Grilling corn?

I really want to make this corn salad but I've never grilled corn before. It seems kind of messy/ one consuming. Any suggestions? Is it worth is or will sauteeing do? https://food52.com/recipes...

Gabriella
  • 2487 views
  • 6 Comments

6 Comments

Gabriella July 13, 2014
Thanks so much! Will definitely give it a go next weekend using your tips!
 
Matt H. July 13, 2014
I agree with everything said above by PazzoNico. Just one comment -- I think that including the husk adds an extra flavor to the corn that is reminiscent of using a banana leaf for roasting, grilling, etc. However, this flavor may become too subtle to notice if you are going to incorporate the corn into a salad.
 
PazzoNico July 13, 2014
So true. Actually, last week I made a roasted corn bisque at the restaurant. On a whim, after taking the corn out of the oven, I decided to try making a quick "broth" with the charred husks (that toasty smell of them just made me not want to waste all that flavor). The broth definitely had a pronounced "charred" flavor and I used it as part of my liquid for the soup.
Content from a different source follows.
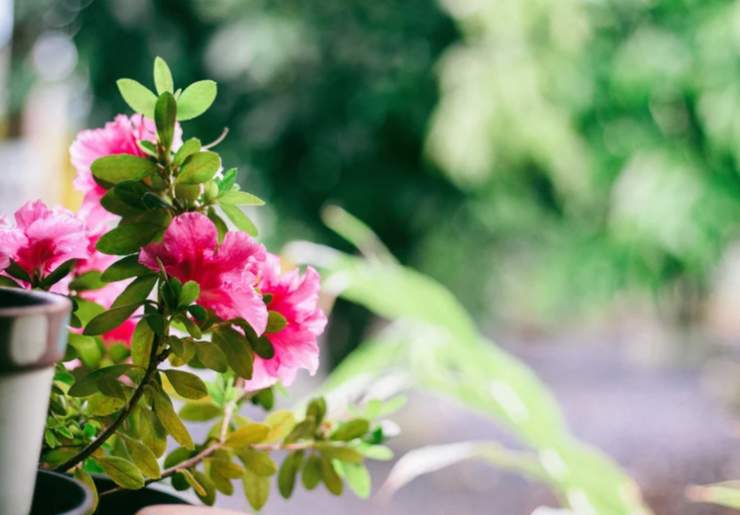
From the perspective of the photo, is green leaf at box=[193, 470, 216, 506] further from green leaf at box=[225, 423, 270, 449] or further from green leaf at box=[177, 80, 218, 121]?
green leaf at box=[177, 80, 218, 121]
Something I'll definitely have to revisit in the future.
 
boulangere July 13, 2014
Once I've stripped the kernels, I like to put the cobs back on the grill (I use charcoal), close it, then damp it way down both top and bottom and smoke the cobs for a few minutes. The flavor they add to stock, along with the husks, is quite wonderful.
 
PazzoNico July 13, 2014
By the way, you can also use the soaking method to roast the corn in the husk. Roasting adds a good amount of flavor, too, and it's less "babysitting" by the grill.
 
PazzoNico July 13, 2014
You can shuck it, oil it well and put it straight on the grill, turning occasionally to avoid burning. Or, soak them (in the husk) in water overnight or a couple hours and then grill them (husk-on). Soaking just helps keep the husk from burning too quickly and making a mess. Either way, it does add that smoky, charred grill flavor that you can't mimic with sauteing.
For a salad, I might opt for the shucked method. This way you get some grill marks on the corn itself which will add to the flavor of the salad. Keeping it in the husk is more of a "steam".